Die Empfehlungen basieren auf dem „3-D-Modell“:
- Davor: Den Anreiz für Täter durch zwei Strategien zu minimieren: Als Erstes sollte die Beuteaussicht, zum Beispiel durch geringe Bargeldbestände (regelmäßiges Abschöpfen der Kassen) sowie Tresore mit Safe verringert werden. Zum Zweiten sollte das Risiko für den Räuber, erkannt zu werden, erhöht werden. Dies kann zum Beispiel durch gutes Einsehen auch von außen nach innen, helle Arbeitsplätze und ein helles Umfeld vor dem Laden sowie durch Videoüberwachung erreicht werden. Alle Maßnahmen sollten durch Piktogramme bekanntgegeben werden.

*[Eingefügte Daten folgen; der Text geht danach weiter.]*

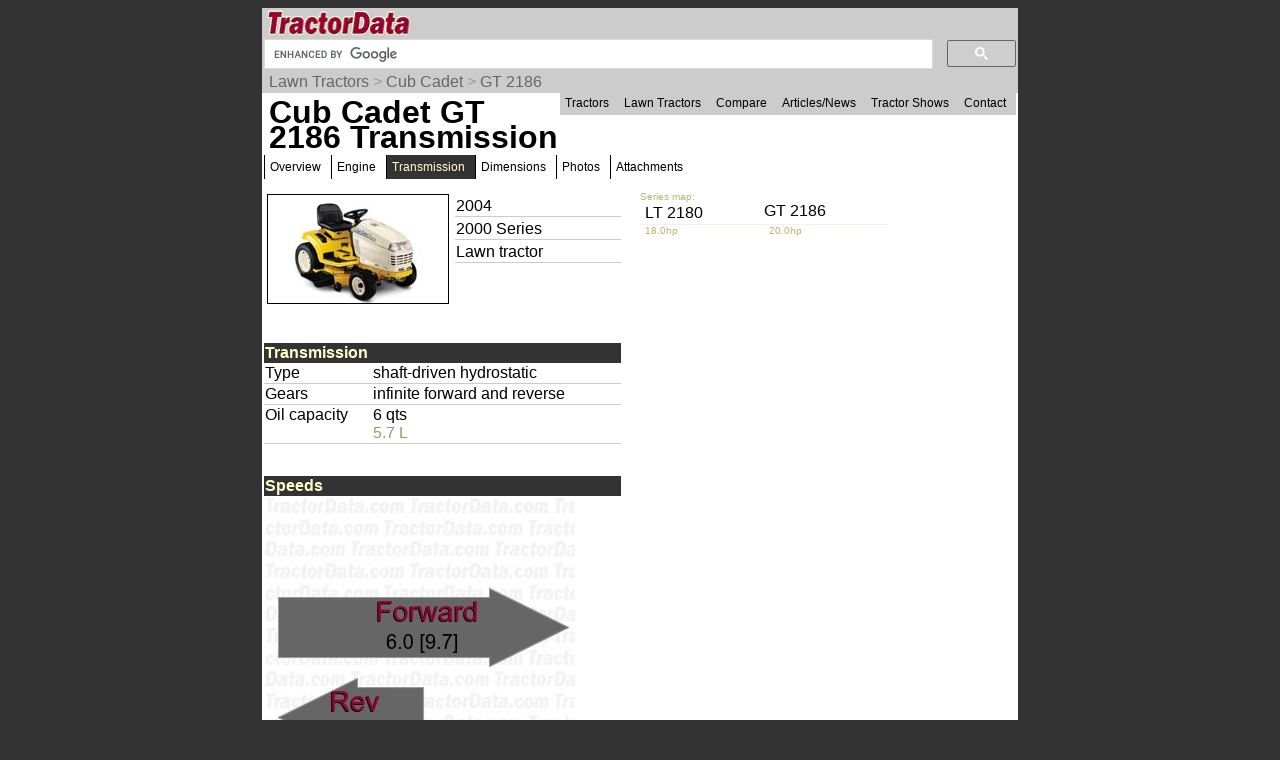

--- FILE ---
content_type: text/html; charset=utf-8
request_url: https://www.google.com/recaptcha/api2/aframe
body_size: 91
content:
<!DOCTYPE HTML><html><head><meta http-equiv="content-type" content="text/html; charset=UTF-8"></head><body><script nonce="WmBBcOah4x0o-JpXEzZprg">/** Anti-fraud and anti-abuse applications only. See google.com/recaptcha */ try{var clients={'sodar':'https://pagead2.googlesyndication.com/pagead/sodar?'};window.addEventListener("message",function(a){try{if(a.source===window.parent){var b=JSON.parse(a.data);var c=clients[b['id']];if(c){var d=document.createElement('img');d.src=c+b['params']+'&rc='+(localStorage.getItem("rc::a")?sessionStorage.getItem("rc::b"):"");window.document.body.appendChild(d);sessionStorage.setItem("rc::e",parseInt(sessionStorage.getItem("rc::e")||0)+1);localStorage.setItem("rc::h",'1768979157833');}}}catch(b){}});window.parent.postMessage("_grecaptcha_ready", "*");}catch(b){}</script></body></html>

- Dabei: Gewalt-Eskalation vermeiden, zum Beispiel durch Schulungen und Unterweisungen zum richtigen Verhalten.
- Danach: Den Betroffenen helfen und den Fahndungserfolg der Polizei erhöhen. Unser Sicherheits-Check A122 „Gefährdungsbeurteilung von Raubüberfällen“ kann jetzt auch online erstellt werden. Hier sind mögliche Arbeitsbereiche aufgezeigt, in denen Gefährdungen durch Raubüberfälle bestehen. Beispielhaft sind für diese Bereiche Lösungsvorschläge aufgezeigt. Die BGHW bietet bundesweit Informationsveranstaltungen zur Prävention von Raubüberfällen in Zusammenarbeit mit der Polizei an. Weiterhin wird ein dreitägiges Seminar für Einzelhandelsunternehmer und betriebliche Multiplikatoren zum Thema „Prävention von Raubüberfällen und Kommunikation mit Opfern von Raubüberfällen und Gewaltereignissen“ angeboten.